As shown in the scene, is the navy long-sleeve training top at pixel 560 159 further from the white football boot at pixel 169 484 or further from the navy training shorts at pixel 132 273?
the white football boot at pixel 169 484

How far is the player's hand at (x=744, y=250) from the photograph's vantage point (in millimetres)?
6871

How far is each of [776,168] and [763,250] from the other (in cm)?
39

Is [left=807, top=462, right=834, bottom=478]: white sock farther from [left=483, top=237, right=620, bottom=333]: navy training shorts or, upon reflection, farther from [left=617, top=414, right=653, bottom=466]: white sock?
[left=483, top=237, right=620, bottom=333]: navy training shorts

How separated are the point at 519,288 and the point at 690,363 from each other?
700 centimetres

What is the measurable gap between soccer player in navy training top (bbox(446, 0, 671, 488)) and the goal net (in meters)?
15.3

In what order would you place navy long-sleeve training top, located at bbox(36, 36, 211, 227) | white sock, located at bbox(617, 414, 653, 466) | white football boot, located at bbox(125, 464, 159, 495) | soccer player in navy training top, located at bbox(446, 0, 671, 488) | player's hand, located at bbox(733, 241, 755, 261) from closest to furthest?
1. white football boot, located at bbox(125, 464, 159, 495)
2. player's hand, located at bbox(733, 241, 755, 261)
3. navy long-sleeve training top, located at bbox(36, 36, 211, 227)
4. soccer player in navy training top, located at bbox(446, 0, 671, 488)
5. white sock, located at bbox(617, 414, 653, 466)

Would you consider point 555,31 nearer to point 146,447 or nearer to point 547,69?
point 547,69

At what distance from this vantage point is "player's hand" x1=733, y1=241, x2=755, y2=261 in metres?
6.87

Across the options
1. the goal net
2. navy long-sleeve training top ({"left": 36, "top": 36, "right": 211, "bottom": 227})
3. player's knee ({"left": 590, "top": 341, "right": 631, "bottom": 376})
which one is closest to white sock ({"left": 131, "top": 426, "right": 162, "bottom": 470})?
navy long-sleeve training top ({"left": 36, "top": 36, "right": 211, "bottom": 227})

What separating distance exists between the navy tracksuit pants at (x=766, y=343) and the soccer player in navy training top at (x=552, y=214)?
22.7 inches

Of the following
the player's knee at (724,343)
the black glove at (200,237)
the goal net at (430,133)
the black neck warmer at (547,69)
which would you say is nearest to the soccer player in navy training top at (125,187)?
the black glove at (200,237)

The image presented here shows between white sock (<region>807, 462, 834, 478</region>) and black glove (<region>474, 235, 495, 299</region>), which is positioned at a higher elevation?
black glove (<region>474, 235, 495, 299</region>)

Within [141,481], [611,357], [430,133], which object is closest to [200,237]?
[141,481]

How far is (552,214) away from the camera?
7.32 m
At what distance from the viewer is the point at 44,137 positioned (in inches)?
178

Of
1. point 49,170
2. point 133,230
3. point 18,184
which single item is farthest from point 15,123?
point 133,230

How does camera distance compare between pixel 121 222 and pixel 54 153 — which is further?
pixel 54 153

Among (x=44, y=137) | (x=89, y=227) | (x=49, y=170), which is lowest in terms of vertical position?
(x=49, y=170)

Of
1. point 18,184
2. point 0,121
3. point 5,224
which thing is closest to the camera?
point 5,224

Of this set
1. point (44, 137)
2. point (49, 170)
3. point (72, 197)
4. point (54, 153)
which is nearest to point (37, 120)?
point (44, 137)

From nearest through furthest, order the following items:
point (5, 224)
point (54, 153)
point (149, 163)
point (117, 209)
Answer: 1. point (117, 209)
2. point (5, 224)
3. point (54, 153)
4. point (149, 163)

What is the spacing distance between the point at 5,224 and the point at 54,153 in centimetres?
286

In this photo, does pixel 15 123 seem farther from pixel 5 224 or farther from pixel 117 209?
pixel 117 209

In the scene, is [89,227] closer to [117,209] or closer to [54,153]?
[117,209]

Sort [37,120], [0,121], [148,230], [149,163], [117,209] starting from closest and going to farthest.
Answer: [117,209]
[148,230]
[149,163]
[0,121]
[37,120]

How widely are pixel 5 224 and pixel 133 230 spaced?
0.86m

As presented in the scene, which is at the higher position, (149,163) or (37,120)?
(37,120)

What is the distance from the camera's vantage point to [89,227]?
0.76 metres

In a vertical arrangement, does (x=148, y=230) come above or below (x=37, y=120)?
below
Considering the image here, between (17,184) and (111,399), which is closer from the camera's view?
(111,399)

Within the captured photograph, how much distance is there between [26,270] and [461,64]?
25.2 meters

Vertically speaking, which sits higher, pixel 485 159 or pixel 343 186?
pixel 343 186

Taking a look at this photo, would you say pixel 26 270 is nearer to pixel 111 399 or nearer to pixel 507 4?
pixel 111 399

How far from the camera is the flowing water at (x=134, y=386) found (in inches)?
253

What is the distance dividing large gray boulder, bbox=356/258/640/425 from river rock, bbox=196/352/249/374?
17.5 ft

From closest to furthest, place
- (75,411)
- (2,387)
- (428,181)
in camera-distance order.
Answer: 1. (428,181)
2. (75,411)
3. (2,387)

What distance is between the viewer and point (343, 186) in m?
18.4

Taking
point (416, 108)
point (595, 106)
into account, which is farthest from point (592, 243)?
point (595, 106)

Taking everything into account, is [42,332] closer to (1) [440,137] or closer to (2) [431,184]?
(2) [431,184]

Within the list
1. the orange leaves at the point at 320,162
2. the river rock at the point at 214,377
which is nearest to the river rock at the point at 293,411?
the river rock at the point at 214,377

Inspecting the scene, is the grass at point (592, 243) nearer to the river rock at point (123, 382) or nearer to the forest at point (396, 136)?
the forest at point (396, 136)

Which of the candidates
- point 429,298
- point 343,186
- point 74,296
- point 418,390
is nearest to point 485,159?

TASK PROMPT » Repeat, without changes, every line from the one that contains "What is the distance dividing" through the final line of the data.

TASK RESULT »
What is the distance dividing large gray boulder, bbox=356/258/640/425 from river rock, bbox=196/352/249/374?
17.5 ft

From closest to furthest, place
- (75,411)
- (2,387)
- (428,181)
in camera-distance order.
Answer: 1. (428,181)
2. (75,411)
3. (2,387)

What distance is between the viewer and point (343, 186) in m?
18.4

Taking
point (416, 108)
point (595, 106)
into account, which is farthest from point (592, 243)?
point (595, 106)

Taking everything into account, is [42,332] closer to (1) [440,137] or closer to (2) [431,184]?
(2) [431,184]

Within the list
1. the orange leaves at the point at 320,162
2. the river rock at the point at 214,377
which is nearest to the river rock at the point at 293,411?
the river rock at the point at 214,377

Inspecting the scene, is the grass at point (592, 243) nearer to the river rock at point (123, 382) or nearer to the forest at point (396, 136)?
the forest at point (396, 136)

Which of the candidates
- point 429,298
- point 343,186
- point 74,296
- point 418,390
is nearest to point 485,159?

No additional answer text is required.